Description of the task>
Copy out the data items word for word, starting at the first line and ending at the line containing "Answer: pyautogui.locateOnScreen(838, 2, 1200, 380): green", with both of those lines included.

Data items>

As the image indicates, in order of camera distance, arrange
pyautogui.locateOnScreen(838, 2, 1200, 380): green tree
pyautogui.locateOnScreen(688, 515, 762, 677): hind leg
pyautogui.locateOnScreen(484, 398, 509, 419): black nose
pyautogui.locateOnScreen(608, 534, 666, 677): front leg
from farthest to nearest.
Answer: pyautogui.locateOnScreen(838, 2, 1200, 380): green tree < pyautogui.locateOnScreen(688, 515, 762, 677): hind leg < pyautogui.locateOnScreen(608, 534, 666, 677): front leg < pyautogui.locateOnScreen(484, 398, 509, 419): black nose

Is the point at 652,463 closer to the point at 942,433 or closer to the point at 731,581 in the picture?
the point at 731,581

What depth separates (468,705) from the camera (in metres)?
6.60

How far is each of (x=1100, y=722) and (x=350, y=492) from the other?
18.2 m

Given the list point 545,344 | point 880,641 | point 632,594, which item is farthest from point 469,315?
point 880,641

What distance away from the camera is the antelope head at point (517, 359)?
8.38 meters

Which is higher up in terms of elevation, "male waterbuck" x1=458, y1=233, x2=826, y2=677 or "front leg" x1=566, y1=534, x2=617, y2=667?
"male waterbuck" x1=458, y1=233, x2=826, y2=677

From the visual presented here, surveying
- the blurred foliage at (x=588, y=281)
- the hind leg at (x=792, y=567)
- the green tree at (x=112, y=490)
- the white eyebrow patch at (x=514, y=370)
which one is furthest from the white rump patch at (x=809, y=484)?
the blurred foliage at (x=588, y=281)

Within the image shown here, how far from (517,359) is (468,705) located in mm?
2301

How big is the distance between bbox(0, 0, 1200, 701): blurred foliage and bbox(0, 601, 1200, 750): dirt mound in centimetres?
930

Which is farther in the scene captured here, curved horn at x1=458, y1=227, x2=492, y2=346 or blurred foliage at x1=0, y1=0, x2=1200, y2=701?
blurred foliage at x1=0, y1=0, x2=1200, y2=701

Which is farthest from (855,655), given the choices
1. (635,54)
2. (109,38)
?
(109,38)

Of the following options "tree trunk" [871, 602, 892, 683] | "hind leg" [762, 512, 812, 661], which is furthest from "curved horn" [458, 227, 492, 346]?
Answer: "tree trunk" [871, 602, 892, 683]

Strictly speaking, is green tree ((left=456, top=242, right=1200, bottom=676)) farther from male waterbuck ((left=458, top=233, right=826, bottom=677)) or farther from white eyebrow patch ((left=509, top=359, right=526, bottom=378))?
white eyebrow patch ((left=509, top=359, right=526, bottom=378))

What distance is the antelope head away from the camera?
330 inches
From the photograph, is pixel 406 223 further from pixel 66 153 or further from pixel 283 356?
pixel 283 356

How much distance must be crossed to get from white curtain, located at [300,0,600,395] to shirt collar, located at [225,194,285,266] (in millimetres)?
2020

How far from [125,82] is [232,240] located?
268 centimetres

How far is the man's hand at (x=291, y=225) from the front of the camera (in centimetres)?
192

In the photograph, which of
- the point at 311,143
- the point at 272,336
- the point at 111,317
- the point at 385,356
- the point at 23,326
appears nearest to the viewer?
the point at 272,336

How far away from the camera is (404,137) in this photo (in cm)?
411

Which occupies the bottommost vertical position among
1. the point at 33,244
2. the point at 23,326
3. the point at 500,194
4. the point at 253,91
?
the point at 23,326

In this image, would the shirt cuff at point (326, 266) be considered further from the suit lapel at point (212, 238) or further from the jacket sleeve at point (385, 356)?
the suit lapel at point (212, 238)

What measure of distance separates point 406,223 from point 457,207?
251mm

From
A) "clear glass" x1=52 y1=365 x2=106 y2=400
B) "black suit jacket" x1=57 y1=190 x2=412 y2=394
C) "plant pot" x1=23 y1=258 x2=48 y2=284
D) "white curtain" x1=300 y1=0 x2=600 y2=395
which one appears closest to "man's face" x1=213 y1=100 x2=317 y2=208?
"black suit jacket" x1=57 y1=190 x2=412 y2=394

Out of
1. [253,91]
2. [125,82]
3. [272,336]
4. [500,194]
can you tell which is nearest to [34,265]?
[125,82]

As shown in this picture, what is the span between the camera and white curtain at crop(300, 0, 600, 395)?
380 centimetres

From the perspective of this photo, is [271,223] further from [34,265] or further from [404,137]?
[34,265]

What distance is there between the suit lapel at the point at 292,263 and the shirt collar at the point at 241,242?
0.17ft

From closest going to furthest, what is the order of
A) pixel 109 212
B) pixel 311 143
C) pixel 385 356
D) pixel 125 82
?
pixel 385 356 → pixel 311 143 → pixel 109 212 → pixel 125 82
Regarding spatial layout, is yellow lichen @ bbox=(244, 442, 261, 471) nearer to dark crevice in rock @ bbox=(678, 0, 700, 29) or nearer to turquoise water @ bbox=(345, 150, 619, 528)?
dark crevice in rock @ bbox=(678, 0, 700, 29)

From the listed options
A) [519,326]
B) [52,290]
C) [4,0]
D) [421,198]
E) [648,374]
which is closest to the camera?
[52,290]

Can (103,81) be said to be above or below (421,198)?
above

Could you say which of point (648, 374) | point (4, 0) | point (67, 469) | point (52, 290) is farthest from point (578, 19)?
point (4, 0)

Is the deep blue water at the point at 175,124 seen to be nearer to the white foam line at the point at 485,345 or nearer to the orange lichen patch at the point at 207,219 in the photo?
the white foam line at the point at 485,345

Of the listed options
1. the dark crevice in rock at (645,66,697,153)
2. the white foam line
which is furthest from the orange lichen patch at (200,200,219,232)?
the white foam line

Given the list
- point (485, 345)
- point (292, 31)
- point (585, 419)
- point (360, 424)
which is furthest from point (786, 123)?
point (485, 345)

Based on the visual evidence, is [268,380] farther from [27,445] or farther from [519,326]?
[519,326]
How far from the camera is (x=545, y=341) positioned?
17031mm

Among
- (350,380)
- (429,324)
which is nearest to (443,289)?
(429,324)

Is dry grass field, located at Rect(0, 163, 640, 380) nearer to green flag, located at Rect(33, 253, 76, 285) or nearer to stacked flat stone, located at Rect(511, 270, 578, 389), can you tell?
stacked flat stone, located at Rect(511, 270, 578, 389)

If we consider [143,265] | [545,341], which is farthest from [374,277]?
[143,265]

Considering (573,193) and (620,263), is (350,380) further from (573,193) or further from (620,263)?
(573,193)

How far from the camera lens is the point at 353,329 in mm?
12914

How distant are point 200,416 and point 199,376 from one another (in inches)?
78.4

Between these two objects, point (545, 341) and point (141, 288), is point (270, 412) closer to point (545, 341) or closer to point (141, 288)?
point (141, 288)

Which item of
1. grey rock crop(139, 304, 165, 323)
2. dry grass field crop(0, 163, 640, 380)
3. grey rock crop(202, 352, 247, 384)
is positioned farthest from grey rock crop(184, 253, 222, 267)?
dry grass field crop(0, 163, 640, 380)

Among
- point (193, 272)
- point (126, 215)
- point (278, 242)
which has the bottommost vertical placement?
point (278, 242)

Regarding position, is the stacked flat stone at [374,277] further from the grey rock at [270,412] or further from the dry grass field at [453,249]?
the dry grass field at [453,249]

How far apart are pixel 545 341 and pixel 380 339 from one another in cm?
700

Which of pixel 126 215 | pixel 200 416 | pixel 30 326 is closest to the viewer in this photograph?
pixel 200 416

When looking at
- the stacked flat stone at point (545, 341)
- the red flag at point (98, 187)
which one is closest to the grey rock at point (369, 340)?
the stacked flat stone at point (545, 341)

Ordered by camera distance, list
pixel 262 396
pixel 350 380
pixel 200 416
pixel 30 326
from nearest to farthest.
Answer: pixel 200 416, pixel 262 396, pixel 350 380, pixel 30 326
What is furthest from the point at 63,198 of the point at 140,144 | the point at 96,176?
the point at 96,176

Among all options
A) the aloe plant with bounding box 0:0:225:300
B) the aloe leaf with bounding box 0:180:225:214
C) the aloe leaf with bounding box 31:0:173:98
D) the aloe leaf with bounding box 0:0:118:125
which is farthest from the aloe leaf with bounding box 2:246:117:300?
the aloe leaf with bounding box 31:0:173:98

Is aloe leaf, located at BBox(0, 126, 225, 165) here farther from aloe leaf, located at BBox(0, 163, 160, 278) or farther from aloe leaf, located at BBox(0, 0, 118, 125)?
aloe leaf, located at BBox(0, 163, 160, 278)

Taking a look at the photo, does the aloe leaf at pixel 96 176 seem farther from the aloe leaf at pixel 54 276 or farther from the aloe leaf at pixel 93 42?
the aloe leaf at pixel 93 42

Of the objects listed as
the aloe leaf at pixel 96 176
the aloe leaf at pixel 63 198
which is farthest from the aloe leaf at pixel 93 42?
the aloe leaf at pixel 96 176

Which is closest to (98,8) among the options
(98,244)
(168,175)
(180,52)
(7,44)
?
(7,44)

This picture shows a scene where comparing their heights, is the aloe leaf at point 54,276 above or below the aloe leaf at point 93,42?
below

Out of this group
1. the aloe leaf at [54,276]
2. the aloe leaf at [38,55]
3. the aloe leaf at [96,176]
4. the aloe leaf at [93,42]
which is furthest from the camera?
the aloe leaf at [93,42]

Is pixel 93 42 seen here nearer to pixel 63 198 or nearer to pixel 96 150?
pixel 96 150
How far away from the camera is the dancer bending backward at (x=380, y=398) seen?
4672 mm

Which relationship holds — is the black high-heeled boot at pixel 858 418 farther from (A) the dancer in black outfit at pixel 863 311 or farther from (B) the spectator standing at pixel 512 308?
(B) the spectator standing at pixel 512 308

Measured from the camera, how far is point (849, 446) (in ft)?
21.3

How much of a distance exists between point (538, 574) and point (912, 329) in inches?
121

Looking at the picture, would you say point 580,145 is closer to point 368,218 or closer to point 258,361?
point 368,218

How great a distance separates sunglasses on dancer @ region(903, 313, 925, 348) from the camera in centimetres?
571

Answer>
As the image indicates, in order of camera distance, arrange
pyautogui.locateOnScreen(838, 2, 1200, 380): green tree
pyautogui.locateOnScreen(688, 515, 762, 677): hind leg
pyautogui.locateOnScreen(484, 398, 509, 419): black nose
pyautogui.locateOnScreen(608, 534, 666, 677): front leg
from farthest to nearest.
Answer: pyautogui.locateOnScreen(838, 2, 1200, 380): green tree < pyautogui.locateOnScreen(688, 515, 762, 677): hind leg < pyautogui.locateOnScreen(608, 534, 666, 677): front leg < pyautogui.locateOnScreen(484, 398, 509, 419): black nose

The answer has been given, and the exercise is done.